No one from Puerto Rico had ever made it to the PGA Tour, and Rodriguez was determined not only to get there, but to beat the best. “They said I was a dog who dreamed of pork chops,” he once told Sports Illustrated.
He served in the U.S. Army from 1955 to 1957 and joined the PGA Tour in 1960. In his 21-year career, he won eight times and played on one Ryder Cup team.
The first of his eight tour victories came in 1963, when he won the Denver Open. He followed that up with two the following year and continued until 1979 with the Tallahassee Open. He had 22 victories on the Champions Tour from 1985-2002, and had total combined career earnings of more than $7.6 million. He was inducted into the World Golf Hall of Fame in 1992.
His playing record does not look like Hall of Fame material. His contributions to the sport through his showmanship and charity and dedication to youth development were immense.
He started an academy for children in the Tampa, Florida area in the 1970s, focusing on those at risk. “Why do I love children so much? Because I was never a child. I was too poor to have a real childhood,” Rodriguez once said.
And his humor never left him. He had a passion for baseball, and when the 1996 U.S. Senior Open went to Canterbury outside Cleveland, he was asked why he gave up the sport. “I used to steal bases,” Rodriguez said as the room erupted in laughter.
Rodriguez was perhaps best known for his fairway antics, which included spinning his club like a sword, sometimes referred to as his “matador routine,” or doing a celebratory dance, often involving a shuffling salsa step, after making a birdie putt. He often irritated fellow players in what he insisted was meant as good-natured fun.
In October 1998, he was admitted to the hospital with chest pains. He reluctantly went to the doctor, who told him he was having a heart attack.
“It was the first time I was shocked,” Rodriguez said in a 1999 interview with The Associated Press. “Jim Anderson (his pilot) drove me to the hospital and a team of doctors were ready to operate on me. If I had waited another 10 minutes, the doctor would have said I needed a heart transplant.
“They call it the widowmaker,” he said. “About 50 percent of people who have this kind of heart attack die. So I pretty much beat the odds.”

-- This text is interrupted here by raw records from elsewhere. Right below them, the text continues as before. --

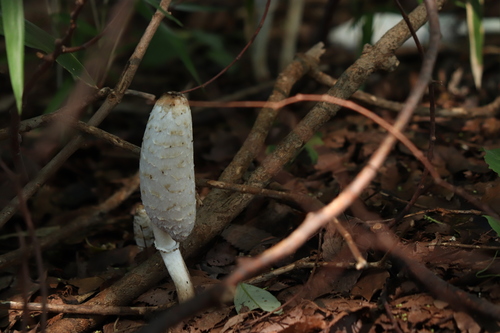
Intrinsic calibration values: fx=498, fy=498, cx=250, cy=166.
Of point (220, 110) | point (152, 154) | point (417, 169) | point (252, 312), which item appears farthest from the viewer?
point (220, 110)

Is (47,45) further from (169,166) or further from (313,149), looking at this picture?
(313,149)

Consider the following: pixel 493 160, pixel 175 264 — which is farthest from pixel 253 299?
pixel 493 160

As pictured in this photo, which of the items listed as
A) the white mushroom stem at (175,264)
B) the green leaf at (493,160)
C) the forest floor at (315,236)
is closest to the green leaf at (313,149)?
the forest floor at (315,236)

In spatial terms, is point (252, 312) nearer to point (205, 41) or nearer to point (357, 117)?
point (357, 117)

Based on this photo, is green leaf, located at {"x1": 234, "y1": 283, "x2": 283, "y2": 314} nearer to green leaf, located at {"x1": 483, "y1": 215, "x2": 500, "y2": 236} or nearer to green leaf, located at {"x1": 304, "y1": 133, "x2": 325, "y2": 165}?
green leaf, located at {"x1": 483, "y1": 215, "x2": 500, "y2": 236}

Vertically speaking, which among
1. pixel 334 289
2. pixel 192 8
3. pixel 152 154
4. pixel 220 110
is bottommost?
pixel 334 289

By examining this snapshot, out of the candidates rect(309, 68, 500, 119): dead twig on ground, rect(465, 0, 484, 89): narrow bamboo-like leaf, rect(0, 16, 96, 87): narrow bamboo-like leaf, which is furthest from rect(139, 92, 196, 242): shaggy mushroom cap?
rect(465, 0, 484, 89): narrow bamboo-like leaf

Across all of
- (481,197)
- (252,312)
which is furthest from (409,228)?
(252,312)
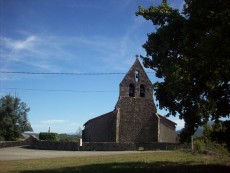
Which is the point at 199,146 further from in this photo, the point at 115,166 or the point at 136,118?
the point at 136,118

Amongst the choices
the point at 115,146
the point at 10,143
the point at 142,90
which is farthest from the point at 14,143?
the point at 142,90

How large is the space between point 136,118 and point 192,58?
35.1m

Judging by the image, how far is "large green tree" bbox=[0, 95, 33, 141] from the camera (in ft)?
205

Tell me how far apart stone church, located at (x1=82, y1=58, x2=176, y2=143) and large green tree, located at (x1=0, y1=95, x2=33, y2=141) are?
2126cm

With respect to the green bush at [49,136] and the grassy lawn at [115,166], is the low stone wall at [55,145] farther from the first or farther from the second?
the grassy lawn at [115,166]

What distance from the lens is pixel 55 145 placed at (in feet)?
135

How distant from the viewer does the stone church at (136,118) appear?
48688mm


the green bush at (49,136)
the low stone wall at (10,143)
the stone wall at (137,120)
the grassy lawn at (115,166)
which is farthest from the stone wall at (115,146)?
the grassy lawn at (115,166)

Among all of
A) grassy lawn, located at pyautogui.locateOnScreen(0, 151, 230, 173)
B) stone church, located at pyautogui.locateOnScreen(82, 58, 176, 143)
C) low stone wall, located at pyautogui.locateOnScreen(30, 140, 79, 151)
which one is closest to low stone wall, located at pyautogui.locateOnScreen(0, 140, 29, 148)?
low stone wall, located at pyautogui.locateOnScreen(30, 140, 79, 151)

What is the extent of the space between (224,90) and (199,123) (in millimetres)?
3198

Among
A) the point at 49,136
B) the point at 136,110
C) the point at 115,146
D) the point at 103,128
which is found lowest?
the point at 115,146

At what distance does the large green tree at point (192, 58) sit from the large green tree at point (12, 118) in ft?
158

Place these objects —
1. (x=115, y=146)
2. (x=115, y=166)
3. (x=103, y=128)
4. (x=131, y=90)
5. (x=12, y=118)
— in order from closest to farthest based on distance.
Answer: (x=115, y=166)
(x=115, y=146)
(x=131, y=90)
(x=103, y=128)
(x=12, y=118)

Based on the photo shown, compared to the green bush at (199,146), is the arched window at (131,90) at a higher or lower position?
higher
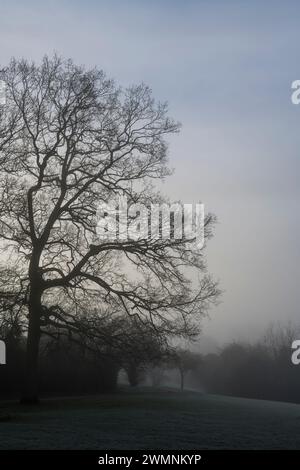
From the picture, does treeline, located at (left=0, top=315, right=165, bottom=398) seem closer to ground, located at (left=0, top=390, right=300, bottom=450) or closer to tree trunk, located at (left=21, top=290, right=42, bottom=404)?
tree trunk, located at (left=21, top=290, right=42, bottom=404)

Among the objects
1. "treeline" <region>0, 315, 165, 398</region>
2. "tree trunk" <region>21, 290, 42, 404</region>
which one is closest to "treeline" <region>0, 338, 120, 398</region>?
"treeline" <region>0, 315, 165, 398</region>

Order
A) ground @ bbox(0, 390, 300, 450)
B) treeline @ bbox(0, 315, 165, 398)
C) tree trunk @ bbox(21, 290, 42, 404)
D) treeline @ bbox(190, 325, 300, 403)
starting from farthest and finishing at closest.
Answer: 1. treeline @ bbox(190, 325, 300, 403)
2. treeline @ bbox(0, 315, 165, 398)
3. tree trunk @ bbox(21, 290, 42, 404)
4. ground @ bbox(0, 390, 300, 450)

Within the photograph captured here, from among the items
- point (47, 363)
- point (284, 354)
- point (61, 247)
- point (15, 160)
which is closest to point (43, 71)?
point (15, 160)

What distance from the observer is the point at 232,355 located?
318 feet

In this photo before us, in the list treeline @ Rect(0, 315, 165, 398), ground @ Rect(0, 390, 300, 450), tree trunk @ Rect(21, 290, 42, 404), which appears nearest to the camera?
ground @ Rect(0, 390, 300, 450)

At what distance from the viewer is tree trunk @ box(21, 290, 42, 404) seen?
26.7 meters

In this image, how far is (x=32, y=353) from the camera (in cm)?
2688

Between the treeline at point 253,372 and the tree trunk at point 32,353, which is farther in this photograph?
the treeline at point 253,372

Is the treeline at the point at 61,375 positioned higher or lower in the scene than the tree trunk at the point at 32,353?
lower

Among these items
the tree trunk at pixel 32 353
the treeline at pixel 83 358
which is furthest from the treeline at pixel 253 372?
the tree trunk at pixel 32 353

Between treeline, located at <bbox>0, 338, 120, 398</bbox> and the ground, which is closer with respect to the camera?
the ground

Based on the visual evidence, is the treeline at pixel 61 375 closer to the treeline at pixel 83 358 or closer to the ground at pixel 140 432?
the treeline at pixel 83 358

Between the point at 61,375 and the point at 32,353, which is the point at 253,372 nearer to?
the point at 61,375

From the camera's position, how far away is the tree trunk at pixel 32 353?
26.7 metres
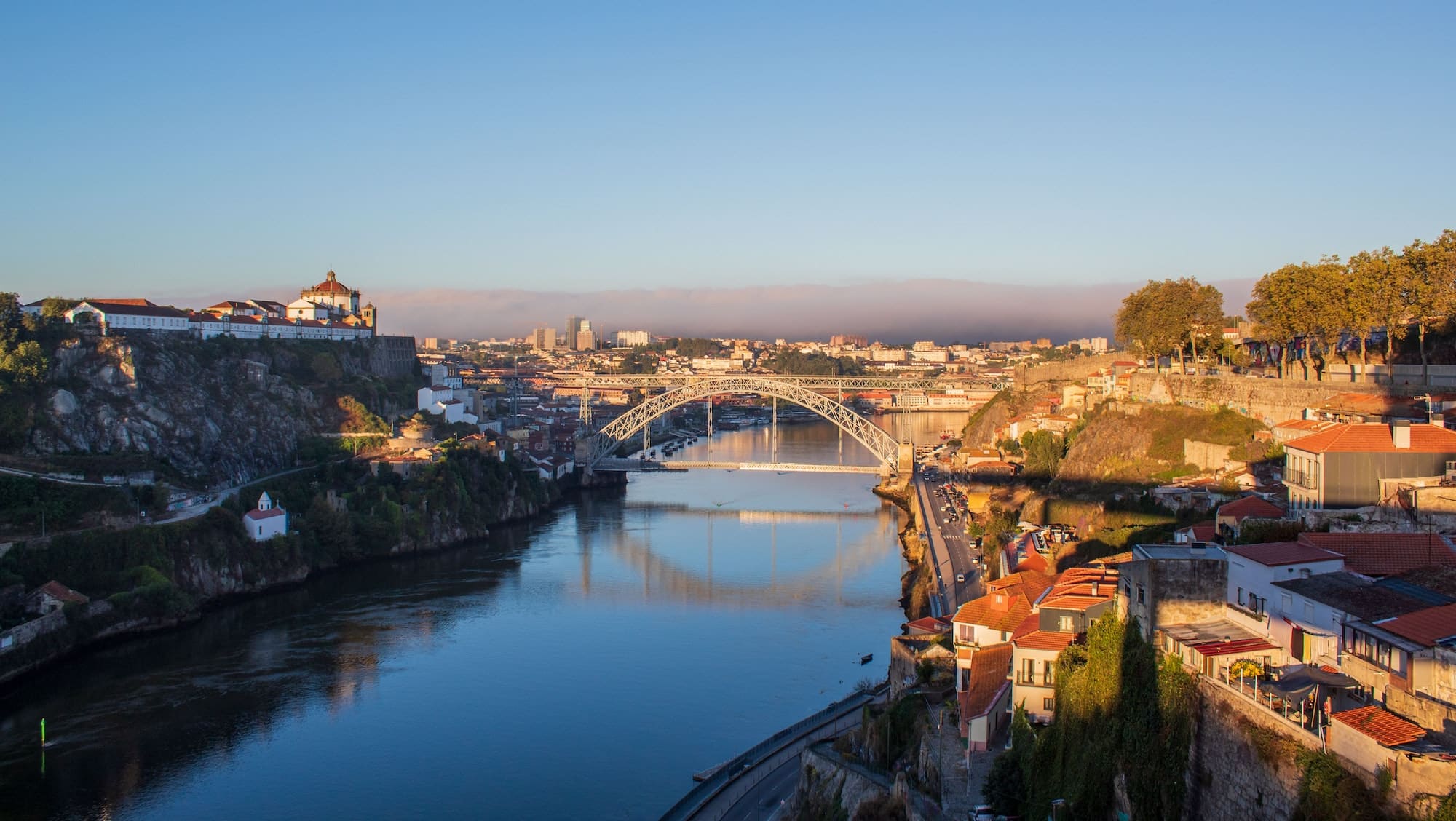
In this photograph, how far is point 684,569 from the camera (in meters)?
15.4

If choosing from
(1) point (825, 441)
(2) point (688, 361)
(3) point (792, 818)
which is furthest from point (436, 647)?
(2) point (688, 361)

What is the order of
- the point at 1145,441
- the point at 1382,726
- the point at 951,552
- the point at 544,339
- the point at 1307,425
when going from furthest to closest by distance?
the point at 544,339 → the point at 951,552 → the point at 1145,441 → the point at 1307,425 → the point at 1382,726

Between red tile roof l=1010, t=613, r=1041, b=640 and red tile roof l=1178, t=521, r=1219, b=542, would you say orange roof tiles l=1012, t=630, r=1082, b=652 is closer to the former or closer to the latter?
red tile roof l=1010, t=613, r=1041, b=640

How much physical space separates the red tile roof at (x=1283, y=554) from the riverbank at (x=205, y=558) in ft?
33.5

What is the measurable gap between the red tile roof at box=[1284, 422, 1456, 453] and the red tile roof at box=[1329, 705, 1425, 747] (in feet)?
14.0

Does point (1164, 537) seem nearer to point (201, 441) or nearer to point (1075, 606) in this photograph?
point (1075, 606)

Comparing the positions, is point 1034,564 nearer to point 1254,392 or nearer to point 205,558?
point 1254,392

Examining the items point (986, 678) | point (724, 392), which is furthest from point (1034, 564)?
point (724, 392)

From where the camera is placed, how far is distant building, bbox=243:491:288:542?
48.4ft

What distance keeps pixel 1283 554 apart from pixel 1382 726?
1595 mm

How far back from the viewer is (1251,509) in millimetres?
7602

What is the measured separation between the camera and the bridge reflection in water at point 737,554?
14.0 meters

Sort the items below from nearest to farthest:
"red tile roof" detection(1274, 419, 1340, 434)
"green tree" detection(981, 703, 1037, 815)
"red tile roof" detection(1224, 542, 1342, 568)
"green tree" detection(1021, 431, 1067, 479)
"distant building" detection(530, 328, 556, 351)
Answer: "red tile roof" detection(1224, 542, 1342, 568)
"green tree" detection(981, 703, 1037, 815)
"red tile roof" detection(1274, 419, 1340, 434)
"green tree" detection(1021, 431, 1067, 479)
"distant building" detection(530, 328, 556, 351)

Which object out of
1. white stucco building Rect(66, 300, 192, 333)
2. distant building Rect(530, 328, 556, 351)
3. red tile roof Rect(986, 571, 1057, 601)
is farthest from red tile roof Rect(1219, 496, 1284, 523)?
distant building Rect(530, 328, 556, 351)
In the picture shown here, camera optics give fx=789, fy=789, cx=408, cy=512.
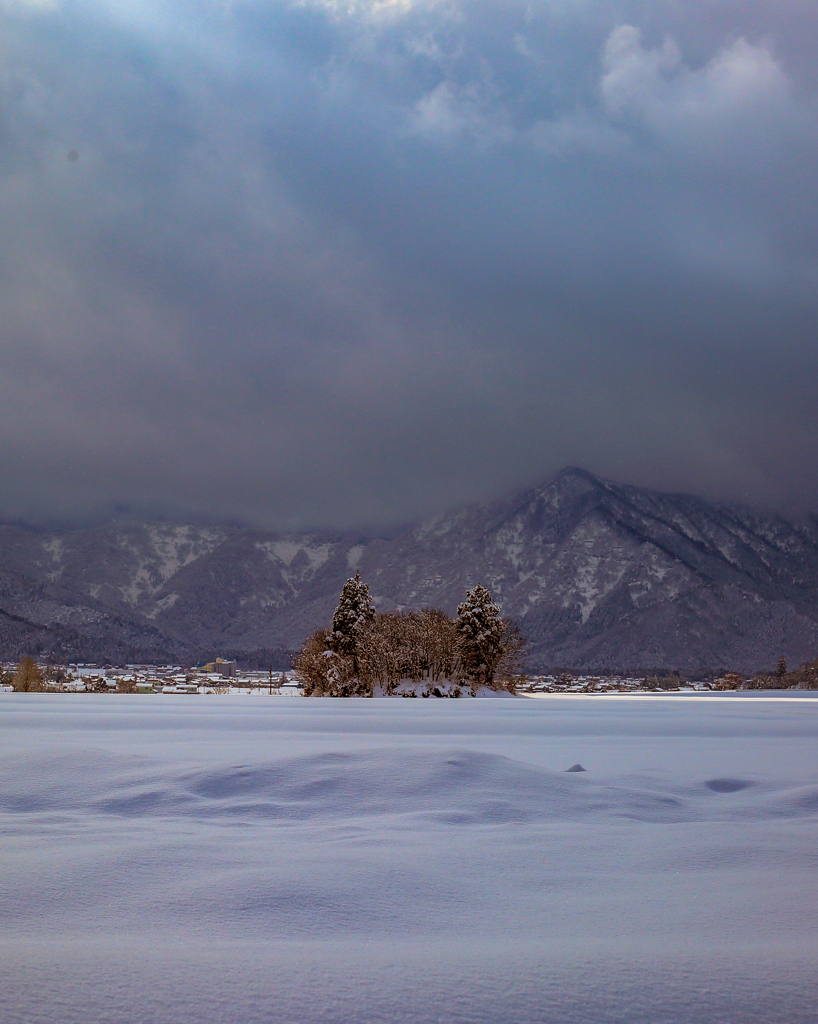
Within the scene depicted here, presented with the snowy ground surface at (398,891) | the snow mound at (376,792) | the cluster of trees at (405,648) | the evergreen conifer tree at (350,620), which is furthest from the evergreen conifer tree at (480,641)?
the snow mound at (376,792)

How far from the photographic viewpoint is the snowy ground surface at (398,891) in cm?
291

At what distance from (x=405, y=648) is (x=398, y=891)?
51.1 m

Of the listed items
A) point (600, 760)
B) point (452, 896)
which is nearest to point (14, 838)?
point (452, 896)

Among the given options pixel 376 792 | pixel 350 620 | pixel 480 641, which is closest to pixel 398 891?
pixel 376 792

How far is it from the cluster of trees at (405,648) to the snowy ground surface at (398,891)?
44.1 meters

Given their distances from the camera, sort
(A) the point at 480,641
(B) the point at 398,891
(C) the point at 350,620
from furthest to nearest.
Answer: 1. (A) the point at 480,641
2. (C) the point at 350,620
3. (B) the point at 398,891

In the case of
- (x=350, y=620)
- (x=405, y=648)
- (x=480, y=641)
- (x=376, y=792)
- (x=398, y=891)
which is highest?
(x=350, y=620)

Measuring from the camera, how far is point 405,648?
180 feet

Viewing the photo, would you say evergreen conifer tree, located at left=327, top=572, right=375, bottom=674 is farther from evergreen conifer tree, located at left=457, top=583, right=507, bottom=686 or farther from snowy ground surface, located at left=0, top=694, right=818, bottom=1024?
snowy ground surface, located at left=0, top=694, right=818, bottom=1024

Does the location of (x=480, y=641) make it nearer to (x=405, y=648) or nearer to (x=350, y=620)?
(x=405, y=648)

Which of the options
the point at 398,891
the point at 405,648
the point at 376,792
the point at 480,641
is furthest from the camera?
the point at 480,641

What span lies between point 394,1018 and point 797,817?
18.8 feet

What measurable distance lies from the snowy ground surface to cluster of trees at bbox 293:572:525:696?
4410 cm

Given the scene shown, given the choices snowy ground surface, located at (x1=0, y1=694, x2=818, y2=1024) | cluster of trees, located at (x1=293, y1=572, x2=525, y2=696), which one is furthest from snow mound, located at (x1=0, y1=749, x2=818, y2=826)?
cluster of trees, located at (x1=293, y1=572, x2=525, y2=696)
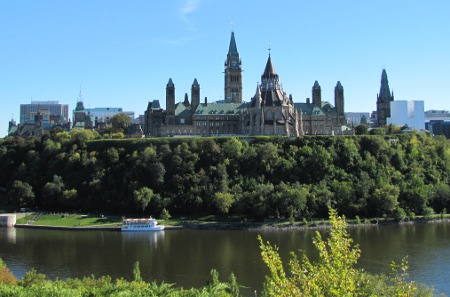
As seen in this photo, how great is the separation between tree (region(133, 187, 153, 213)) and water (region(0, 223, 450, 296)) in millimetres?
8951

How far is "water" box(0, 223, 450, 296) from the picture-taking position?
42875mm

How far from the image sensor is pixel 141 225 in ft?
224

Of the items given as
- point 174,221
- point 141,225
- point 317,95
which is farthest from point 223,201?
point 317,95

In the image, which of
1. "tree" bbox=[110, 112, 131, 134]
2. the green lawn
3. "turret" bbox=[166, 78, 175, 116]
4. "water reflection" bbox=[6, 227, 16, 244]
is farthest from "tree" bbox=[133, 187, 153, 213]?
"tree" bbox=[110, 112, 131, 134]

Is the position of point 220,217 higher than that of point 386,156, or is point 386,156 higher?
point 386,156

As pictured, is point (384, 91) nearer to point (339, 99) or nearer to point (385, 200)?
point (339, 99)

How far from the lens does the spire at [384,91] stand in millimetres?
136500

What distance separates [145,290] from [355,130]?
8488cm

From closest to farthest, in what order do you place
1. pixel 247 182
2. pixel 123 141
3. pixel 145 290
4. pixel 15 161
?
pixel 145 290
pixel 247 182
pixel 123 141
pixel 15 161

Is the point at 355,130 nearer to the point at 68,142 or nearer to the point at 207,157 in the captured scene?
the point at 207,157

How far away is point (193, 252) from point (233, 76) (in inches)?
3205

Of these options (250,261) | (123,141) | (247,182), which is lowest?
(250,261)

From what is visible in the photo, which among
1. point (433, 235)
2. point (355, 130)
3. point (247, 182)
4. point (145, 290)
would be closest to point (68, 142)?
point (247, 182)

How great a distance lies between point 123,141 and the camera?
301 ft
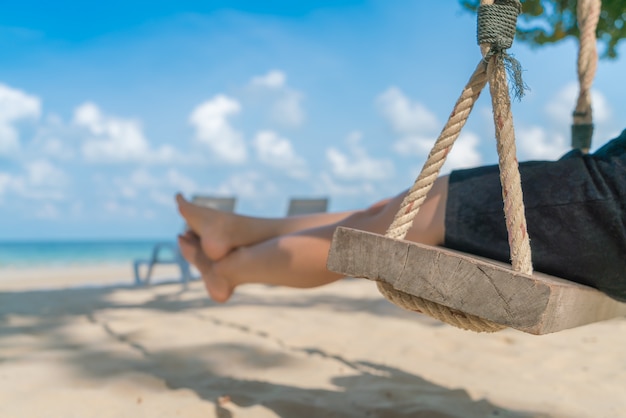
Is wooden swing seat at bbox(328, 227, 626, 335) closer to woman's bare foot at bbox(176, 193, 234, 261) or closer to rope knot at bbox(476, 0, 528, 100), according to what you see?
rope knot at bbox(476, 0, 528, 100)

After his recovery, he returned to competition for several years, but then gradually retired from his professional career and devoted more time to community and charitable activities, such as the Chi Chi Rodriguez Youth Foundation, a Clearwater, Florida-based charity founded in 1979.
In recent years he has spent most of his time in Puerto Rico, where he was a partner in a golf community project struggling with the recession and housing crisis. He also hosted a talk show on a local radio station for several years and appeared at various sporting and other events.
He showed up at the 2008 Puerto Rico Open, strolling around the grounds in a black leather jacket and dark sunglasses, shaking hands and posing for photos, but not playing golf. “I didn’t want to take away a spot from young men who were trying to make a living,” he said.